According to Prudhomme, banning power meters would add a refreshing dose of romanticism to a sport heavily relying on data.

“If riders could not read their power meters, there would be more emotions,” he said. “But obviously the biggest teams don’t want that.”

Stephane Rossetto, a Tour rookie who twice tried his luck over the past 10 days in long unsuccessful breakaways, said many competitors are too conservative in their approach.

“That’s modern cycling, and we need to adapt,” the 32-year-old said. “Many riders are just looking at their power meter and don’t go beyond a certain limit. And with ear pieces, we get the gaps in real time. There is not much room for surprise. Me, I never look at my power meter.”

Luke Rowe, a teammate of defending champion Geraint Thomas at Ineos, hit back at Prudhomme’s remarks.

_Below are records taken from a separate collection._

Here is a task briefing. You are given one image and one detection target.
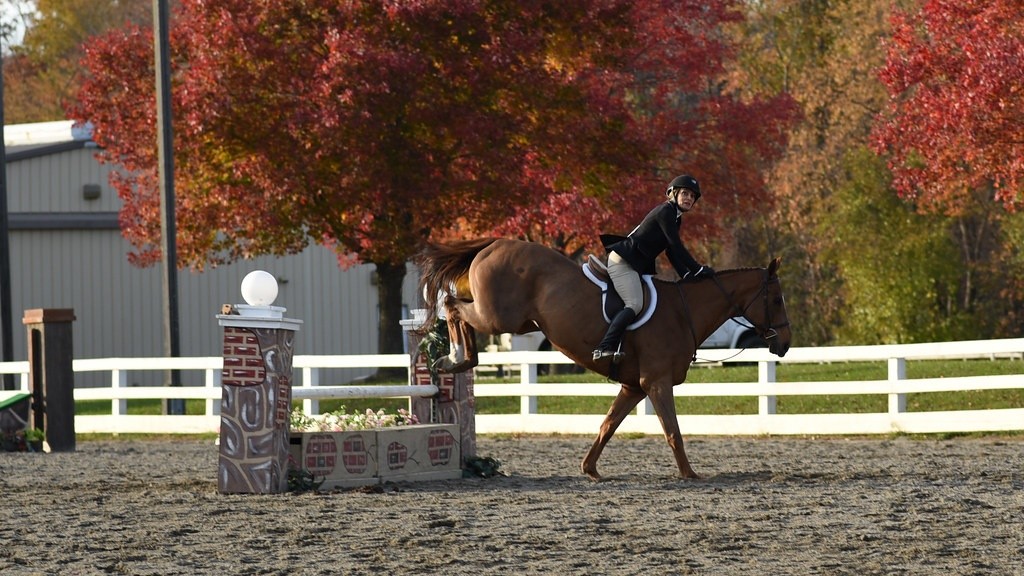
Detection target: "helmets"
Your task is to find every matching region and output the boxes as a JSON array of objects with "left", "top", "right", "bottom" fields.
[{"left": 665, "top": 175, "right": 701, "bottom": 201}]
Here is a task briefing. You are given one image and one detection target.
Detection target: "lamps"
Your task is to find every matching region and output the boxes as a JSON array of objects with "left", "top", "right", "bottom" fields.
[
  {"left": 240, "top": 270, "right": 279, "bottom": 307},
  {"left": 422, "top": 277, "right": 457, "bottom": 309}
]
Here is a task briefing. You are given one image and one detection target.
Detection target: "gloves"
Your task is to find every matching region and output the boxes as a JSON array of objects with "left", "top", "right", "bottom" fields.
[
  {"left": 685, "top": 273, "right": 701, "bottom": 282},
  {"left": 697, "top": 266, "right": 714, "bottom": 278}
]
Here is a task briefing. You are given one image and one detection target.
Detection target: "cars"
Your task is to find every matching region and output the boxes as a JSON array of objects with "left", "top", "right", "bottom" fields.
[{"left": 500, "top": 317, "right": 768, "bottom": 377}]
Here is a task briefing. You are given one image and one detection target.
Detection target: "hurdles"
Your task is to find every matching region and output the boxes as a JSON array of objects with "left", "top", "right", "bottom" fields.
[{"left": 217, "top": 276, "right": 479, "bottom": 497}]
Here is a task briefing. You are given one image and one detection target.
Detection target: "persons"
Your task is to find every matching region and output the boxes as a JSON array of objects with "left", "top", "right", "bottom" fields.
[{"left": 592, "top": 174, "right": 713, "bottom": 364}]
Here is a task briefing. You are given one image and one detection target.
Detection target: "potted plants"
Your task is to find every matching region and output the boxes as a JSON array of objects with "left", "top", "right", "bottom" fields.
[{"left": 0, "top": 427, "right": 44, "bottom": 453}]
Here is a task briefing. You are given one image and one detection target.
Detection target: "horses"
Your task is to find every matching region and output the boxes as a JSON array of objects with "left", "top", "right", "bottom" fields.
[{"left": 416, "top": 234, "right": 793, "bottom": 484}]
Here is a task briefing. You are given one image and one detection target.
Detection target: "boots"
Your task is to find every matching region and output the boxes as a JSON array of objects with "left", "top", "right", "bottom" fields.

“He is living in the Stone Age with comments like that,” Rowe said. “I can tell you, from a guy who spends a lot of time riding on the front, you don’t ride on power. You ride on feel, you ride on who is in the break, how far ahead they are, on wind direction, terrain. You take all these factors into consideration to see how you are going to ride. You don’t stare at power meters.”

Boosting Rowe’s case, it was the good positioning of Ineos riders at the front of the pack – and not technology – that allowed them to gain around 100 seconds on three dangerous rivals when crosswinds played havoc in the finale of Monday stage.